**The request**:
Copy out every line of the material below without changing any of it.

^^^^^^^^^^^^^^^^

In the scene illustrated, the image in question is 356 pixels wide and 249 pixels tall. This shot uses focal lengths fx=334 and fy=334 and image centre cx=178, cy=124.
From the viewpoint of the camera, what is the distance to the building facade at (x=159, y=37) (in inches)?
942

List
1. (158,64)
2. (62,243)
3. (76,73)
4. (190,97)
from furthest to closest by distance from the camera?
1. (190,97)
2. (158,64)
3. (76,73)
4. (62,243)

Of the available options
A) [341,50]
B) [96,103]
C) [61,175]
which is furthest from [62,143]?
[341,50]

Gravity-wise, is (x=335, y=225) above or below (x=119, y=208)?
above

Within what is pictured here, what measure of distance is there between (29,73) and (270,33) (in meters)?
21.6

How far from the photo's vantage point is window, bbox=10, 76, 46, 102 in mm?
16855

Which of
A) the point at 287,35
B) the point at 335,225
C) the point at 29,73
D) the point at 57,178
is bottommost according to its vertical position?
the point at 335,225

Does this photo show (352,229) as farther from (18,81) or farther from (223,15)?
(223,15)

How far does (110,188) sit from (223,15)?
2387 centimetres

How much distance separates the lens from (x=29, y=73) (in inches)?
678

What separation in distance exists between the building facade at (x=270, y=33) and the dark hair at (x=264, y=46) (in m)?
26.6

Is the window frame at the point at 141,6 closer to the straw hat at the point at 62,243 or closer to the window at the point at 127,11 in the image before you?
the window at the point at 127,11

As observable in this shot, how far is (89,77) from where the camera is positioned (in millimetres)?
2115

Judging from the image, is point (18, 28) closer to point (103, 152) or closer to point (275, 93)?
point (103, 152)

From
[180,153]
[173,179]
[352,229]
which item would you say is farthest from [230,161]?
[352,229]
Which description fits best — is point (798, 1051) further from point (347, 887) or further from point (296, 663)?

^^^^^^^^^^^^^^^^

**Result of this task**:
In the scene illustrated, the image in question is 356 pixels wide and 249 pixels tall. This shot uses focal lengths fx=334 and fy=334 and image centre cx=178, cy=124.
From the viewpoint of the camera, what is the distance to the building facade at (x=159, y=37) (in inches)?
942

List
1. (158,64)
2. (62,243)
3. (76,73)
4. (190,97)
from furthest to closest by distance from the camera?
1. (190,97)
2. (158,64)
3. (76,73)
4. (62,243)

Of the available options
A) [341,50]
B) [96,103]
C) [61,175]
which is furthest from [62,143]?
[341,50]

Gravity-wise, is (x=335, y=225) above or below (x=119, y=208)?
above

Within what is pictured here, what measure of distance is there between (29,73) and (270,33) (in meters)?
21.6

How far from the photo's vantage point is window, bbox=10, 76, 46, 102 in mm?
16855

Which of
A) the point at 287,35
B) the point at 335,225
C) the point at 29,73
D) the point at 57,178
is bottommost according to its vertical position?
the point at 335,225

Does this photo show (352,229) as farther from (18,81) or farther from (223,15)?
(223,15)

How far does (110,188) sit from (223,15)?
2387 centimetres

How much distance separates the lens from (x=29, y=73) (in inches)?
678

What separation in distance exists between the building facade at (x=270, y=33) and the dark hair at (x=264, y=46) (in m)?
26.6

Is the window frame at the point at 141,6 closer to the straw hat at the point at 62,243 or closer to the window at the point at 127,11 in the image before you?
the window at the point at 127,11

As observable in this shot, how far is (89,77) from where the camera is positioned (in millimetres)?
2115

Judging from the image, is point (18, 28) closer to point (103, 152) or closer to point (275, 93)?
point (103, 152)

From
[180,153]
[173,179]
[352,229]
which item would you say is farthest from [230,161]?
[352,229]
Which description fits best — is point (798, 1051) further from point (347, 887) or further from point (296, 663)?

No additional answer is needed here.